Input for this task

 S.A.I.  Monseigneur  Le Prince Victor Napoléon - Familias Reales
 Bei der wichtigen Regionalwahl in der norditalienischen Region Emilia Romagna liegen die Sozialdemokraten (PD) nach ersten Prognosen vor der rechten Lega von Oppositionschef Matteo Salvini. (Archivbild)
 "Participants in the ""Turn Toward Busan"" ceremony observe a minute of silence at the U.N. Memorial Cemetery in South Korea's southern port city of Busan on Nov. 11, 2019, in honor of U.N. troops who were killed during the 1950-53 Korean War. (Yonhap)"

---

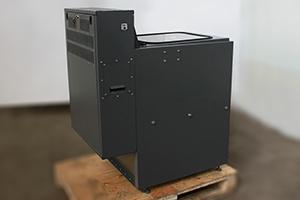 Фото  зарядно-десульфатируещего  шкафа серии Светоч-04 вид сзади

--

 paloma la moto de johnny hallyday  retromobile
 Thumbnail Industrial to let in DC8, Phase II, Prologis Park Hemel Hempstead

Task item
Transcribe the records above from the line holding "paloma la moto" down to the line holding "Thumbnail Industrial to", inclusive, without adding anything.

Expected output
 paloma la moto de johnny hallyday  retromobile
 Thumbnail Industrial to let in DC8, Phase II, Prologis Park Hemel Hempstead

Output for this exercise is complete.